Su iniziativa del Gruppo dei Verdi, per la prima volta il PE ha preso posizione sull'annosa disputa che contrappone il paese alla Grecia, che reputa il nome “Macedonia” come parte esclusiva del proprio patrimonio storico e culturale. Questione che di fatto ha trascinato in un vicolo cieco la prospettive di apertura dei negoziati di adesione di Skopje, congelate dal 2005.
“Il Parlamento sottoscrive la proposta di un nome geografico composto [come ad esempio “Macedonia settentrionale” o “Macedonia superiore”, n.d.r.] avanzata dall'inviato speciale dell'ONU Nimetz”, recita l'emendamento in questione. “Il PE è convinto che questa proposta costituisca una buona base per il compromesso, a patto che la nazionalità, l'identità, la cultura e la lingua macedone non vengano messi in discussione”.
Secondo la portavoce dei Verdi per la politica estera e l'allargamento, l'eurodeputata Marije Cornelissen, “con la risoluzione approvata […] il PE ha finalmente preso una posizione chiara” sulla questione del nome. Una decisione che potrebbe portare ad evoluzioni importanti nella risoluzione del contenzioso con Atene.
Nel testo del documento si afferma poi che i contenziosi bilaterali non possono rappresentare un ostacolo per l'inizio dei negoziati, anche se questi devono essere affrontati e risolti in spirito di buon vicinato e basandosi sui principi cardine dell'UE.
Oltre alla disputa con la Grecia, negli ultimi anni anche la Bulgaria ha espresso crescenti dubbi sul futuro europeo della Macedonia. Sofia accusa infatti le autorità di Skopje di sottrarre indebitamente elementi della storia bulgara e di utilizzare un “linguaggio ostile” nei confronti del vicino bulgaro.
Nella risoluzione approvata viene espressa preoccupazione che la lunga e infruttuosa attesa di una data di inizio dei negoziati causa crescenti frustrazioni in Macedonia, oggi un una pericolosa impasse che potrebbe sfociare in più gravi tensioni per il paese, e contribuire alla perdurante instabilità nell'area. La Grecia, investita nel primo semestre del 2014 della presidenza a rotazione del Consiglio dell'Unione europea, è stata quindi invitata a sfruttare questo momento per ridare forza al negoziato.
Durante il dibattito che ha preceduto il voto, il Commissario per l'Allargamento Štefan Füle ha ribadito la posizione della Commissione, in linea con quella del Parlamento, di aprire i negoziati con la Macedonia, definendo poi il 2013 “un anno perso” per il paese.

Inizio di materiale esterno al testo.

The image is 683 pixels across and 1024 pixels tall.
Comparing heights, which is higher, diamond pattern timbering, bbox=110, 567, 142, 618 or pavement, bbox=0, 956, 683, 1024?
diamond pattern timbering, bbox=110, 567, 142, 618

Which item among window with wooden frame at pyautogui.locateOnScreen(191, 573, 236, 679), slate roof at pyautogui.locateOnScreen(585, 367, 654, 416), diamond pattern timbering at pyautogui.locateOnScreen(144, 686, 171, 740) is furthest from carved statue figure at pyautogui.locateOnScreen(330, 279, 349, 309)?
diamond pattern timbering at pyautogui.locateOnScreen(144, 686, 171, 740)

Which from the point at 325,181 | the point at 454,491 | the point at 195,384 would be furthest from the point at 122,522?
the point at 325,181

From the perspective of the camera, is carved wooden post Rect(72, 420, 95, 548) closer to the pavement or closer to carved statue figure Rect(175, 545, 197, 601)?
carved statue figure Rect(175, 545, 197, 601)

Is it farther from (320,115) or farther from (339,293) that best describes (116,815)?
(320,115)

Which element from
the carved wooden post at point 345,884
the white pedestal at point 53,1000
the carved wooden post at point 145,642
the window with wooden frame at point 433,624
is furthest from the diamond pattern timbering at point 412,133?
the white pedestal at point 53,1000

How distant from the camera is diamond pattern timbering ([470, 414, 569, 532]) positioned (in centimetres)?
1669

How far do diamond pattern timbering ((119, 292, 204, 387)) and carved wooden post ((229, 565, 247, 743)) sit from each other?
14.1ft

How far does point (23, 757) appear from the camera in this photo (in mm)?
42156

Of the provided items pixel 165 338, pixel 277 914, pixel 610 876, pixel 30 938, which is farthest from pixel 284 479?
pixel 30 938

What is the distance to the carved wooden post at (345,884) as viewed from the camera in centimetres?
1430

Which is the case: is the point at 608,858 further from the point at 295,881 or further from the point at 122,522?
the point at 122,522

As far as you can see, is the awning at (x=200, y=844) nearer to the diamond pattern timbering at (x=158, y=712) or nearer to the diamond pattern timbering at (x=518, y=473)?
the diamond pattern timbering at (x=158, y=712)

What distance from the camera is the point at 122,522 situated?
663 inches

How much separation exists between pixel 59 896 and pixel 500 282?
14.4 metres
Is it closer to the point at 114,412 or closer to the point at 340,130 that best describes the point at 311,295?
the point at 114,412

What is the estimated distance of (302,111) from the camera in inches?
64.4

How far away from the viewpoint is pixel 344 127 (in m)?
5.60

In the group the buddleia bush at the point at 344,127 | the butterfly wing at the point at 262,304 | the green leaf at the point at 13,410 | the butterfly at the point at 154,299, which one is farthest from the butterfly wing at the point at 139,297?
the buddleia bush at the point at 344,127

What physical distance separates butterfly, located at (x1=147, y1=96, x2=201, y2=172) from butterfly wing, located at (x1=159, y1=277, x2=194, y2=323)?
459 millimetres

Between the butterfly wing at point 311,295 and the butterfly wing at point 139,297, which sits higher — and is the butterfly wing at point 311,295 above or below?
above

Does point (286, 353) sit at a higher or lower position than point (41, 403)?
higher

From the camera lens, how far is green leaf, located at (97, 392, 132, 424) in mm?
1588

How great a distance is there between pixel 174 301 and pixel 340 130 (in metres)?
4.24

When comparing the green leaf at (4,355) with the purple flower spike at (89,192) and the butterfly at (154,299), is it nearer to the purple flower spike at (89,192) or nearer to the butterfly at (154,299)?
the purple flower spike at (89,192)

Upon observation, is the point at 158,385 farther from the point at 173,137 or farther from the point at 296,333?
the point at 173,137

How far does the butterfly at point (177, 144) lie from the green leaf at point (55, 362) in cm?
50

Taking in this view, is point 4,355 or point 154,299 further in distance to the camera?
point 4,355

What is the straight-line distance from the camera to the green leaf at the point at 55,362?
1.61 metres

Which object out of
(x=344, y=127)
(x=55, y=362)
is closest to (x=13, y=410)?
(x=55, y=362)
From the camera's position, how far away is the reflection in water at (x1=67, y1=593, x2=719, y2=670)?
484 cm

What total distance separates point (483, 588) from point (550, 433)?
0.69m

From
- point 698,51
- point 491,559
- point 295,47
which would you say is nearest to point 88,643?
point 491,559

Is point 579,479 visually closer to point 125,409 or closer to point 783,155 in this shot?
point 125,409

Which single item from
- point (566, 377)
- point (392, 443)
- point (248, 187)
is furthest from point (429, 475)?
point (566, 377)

Non sono mancati commenti critici, che riflettono le difficoltà ancora evidenti sulla strada del compromesso. Per il parlamentare bulgaro Andrey Kovachev (Gruppo del Partito Popolare Europeo), l'allargamento alla Macedonia può essere conseguito “solo sulla base di fiducia e verità”, e non su una dottrina nazionale [quella macedone] “basata su una storia e una verità mitoligizzate” e creata da “uno degli ultimi piani del Comintern e dello Jugo-comunismo”.
La deputata britannica Marina Yannakoudakis (Conservatori e Riformisti Europei) ha posto l'accento sui problemi ancora da risolvere in Macedonia su “riforma giudiziaria, sviluppo economico, diritti umani e relazioni di vicinato” e accusando Skopje di aver “dirottato la storia”, innalzando tra l'altro una contestata statua ad Alessandro Magno.